Previous studies have shown that the ACE polymorphism is associated with changes in the levels of circulating immunoreactive enzyme molecules, favouring a modulation of gene expression and not structural differences modifying enzyme kinetics.22 Common ACE genetic variation affects the plasma enzyme, which corresponds to the secreted form of the enzyme, and the intracellular or membrane-anchored enzyme.23 In different rat strains, it has been demonstrated that the levels of lung ACE gene transcription is altered according to the ACE genotype, suggesting that variation of plasma ACE levels is the consequence of differing levels of transcription in endothelial cells which represent the main source of plasma ACE.24 It is likely that a transcriptional mechanism is also at play in the human common variation of plasma ACE, although the transcriptional impact of the region of the ACE gene targeted by our genetic study (between intron 5 and downstream exon 26) needs to be documented. The number of candidate polymorphisms in the region is too high to envision an experimental strategy for testing each of them. Also, testing the internal part of the gene for its influence on the gene expression raises some methodological problems regarding the difference between in vitro transfected plasmids and in vivo chromatin conformation, which can be responsible for missing transcriptional effects.

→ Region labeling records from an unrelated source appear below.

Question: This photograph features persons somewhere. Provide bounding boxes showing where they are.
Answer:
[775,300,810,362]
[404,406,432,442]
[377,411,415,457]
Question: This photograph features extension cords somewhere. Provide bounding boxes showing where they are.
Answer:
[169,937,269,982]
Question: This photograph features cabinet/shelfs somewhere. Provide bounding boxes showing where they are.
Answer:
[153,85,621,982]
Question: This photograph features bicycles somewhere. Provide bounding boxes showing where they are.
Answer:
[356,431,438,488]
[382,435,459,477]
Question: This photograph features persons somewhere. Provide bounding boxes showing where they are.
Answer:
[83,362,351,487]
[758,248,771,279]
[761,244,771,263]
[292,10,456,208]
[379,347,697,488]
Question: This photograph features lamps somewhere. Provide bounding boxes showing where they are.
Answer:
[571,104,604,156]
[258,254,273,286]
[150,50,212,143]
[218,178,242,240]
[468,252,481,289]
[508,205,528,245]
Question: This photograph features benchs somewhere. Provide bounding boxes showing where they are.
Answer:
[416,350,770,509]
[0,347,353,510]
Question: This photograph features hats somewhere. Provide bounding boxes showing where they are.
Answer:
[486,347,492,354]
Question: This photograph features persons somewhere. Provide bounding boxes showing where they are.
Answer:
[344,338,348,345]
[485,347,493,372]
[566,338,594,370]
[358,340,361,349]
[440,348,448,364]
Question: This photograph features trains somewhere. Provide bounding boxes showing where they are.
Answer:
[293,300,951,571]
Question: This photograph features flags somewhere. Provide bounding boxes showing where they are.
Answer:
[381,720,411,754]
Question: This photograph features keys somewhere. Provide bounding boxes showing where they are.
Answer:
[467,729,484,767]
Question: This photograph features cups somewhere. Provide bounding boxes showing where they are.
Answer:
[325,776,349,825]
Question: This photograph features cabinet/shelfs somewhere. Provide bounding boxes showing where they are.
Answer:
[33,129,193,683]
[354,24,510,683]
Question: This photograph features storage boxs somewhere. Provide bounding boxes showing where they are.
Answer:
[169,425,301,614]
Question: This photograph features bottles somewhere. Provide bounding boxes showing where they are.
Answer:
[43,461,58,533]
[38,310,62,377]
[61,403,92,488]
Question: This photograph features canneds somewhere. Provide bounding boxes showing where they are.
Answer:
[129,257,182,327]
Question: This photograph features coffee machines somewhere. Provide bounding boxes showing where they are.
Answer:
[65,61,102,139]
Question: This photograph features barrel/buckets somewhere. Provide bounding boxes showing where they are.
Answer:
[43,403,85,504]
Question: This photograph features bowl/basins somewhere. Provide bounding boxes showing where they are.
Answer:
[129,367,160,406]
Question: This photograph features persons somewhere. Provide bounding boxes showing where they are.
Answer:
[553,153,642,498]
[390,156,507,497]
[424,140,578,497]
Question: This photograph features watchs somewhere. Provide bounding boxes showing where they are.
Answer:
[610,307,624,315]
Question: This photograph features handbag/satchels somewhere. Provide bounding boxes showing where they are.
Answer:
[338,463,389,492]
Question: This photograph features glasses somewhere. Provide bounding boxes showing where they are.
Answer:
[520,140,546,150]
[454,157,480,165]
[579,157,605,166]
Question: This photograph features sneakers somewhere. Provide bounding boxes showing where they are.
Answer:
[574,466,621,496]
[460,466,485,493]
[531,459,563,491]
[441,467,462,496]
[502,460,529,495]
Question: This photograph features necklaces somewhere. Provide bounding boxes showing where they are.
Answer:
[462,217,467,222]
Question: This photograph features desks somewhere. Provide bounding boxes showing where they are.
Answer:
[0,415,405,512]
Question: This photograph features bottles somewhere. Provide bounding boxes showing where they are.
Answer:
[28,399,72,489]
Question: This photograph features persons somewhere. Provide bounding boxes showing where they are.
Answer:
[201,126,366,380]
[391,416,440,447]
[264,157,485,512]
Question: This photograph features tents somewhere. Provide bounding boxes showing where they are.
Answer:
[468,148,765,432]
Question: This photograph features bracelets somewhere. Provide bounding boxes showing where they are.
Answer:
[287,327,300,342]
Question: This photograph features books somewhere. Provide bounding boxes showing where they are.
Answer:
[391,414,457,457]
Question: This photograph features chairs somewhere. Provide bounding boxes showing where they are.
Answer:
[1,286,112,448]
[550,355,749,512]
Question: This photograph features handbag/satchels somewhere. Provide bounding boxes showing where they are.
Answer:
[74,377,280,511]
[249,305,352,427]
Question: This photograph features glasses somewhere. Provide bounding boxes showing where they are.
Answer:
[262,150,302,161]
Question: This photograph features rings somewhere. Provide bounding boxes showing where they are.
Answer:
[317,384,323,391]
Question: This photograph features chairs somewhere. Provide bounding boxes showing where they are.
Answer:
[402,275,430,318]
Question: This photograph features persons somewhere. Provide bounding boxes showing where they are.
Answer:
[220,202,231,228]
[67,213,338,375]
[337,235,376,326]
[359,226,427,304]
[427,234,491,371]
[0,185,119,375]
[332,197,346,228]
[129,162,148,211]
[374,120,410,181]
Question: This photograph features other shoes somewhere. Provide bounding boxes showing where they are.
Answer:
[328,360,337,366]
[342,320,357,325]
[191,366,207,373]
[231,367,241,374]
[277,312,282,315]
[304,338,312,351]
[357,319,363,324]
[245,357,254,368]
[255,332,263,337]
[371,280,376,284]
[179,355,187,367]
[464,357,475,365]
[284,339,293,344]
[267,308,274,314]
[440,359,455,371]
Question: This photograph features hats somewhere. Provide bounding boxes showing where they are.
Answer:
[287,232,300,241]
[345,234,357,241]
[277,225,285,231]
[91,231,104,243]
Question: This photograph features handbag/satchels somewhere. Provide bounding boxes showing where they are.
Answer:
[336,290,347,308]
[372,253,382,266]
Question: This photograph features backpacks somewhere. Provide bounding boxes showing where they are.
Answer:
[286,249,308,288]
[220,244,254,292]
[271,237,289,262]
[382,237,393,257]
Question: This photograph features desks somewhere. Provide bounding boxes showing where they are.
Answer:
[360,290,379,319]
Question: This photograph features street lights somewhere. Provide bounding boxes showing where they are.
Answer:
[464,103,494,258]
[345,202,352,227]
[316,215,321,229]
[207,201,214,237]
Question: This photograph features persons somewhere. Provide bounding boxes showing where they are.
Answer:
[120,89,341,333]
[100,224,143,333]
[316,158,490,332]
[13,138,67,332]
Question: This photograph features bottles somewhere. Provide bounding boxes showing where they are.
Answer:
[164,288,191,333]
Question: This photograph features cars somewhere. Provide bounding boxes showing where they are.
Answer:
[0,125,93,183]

Moreover, the mechanisms of genetic elevation of ACE are multiple. Firstly, the region of the ACE gene located upstream of the 5′ recombination breakpoint of the ACE haplotypes is responsible for a portion of ACE variation, and this region contains exons, introns, and the promoter. Secondly, a more rare form of familial elevation of plasma ACE has been shown to be due to a mutation changing a proline to a leucine in the C terminal part of ACE.25 This mutation is responsible for an increased shedding of ACE due to an increased rate of proteolytic cleavage of the membrane bound enzyme by the still unidentified ACE secretase.

The study of complex and quantitative traits is becoming a focus for contemporary human genetic research and is being assisted by comprehensive surveys of polymorphism. Patterns of linkage disequilibrium in human populations, which have been shaped by demographic forces, will need to be modelled when the relationship between genetic and phenotypic variation is characterised. Haplotype-based approaches such as measured haplotype analysis may be useful in this stratagem.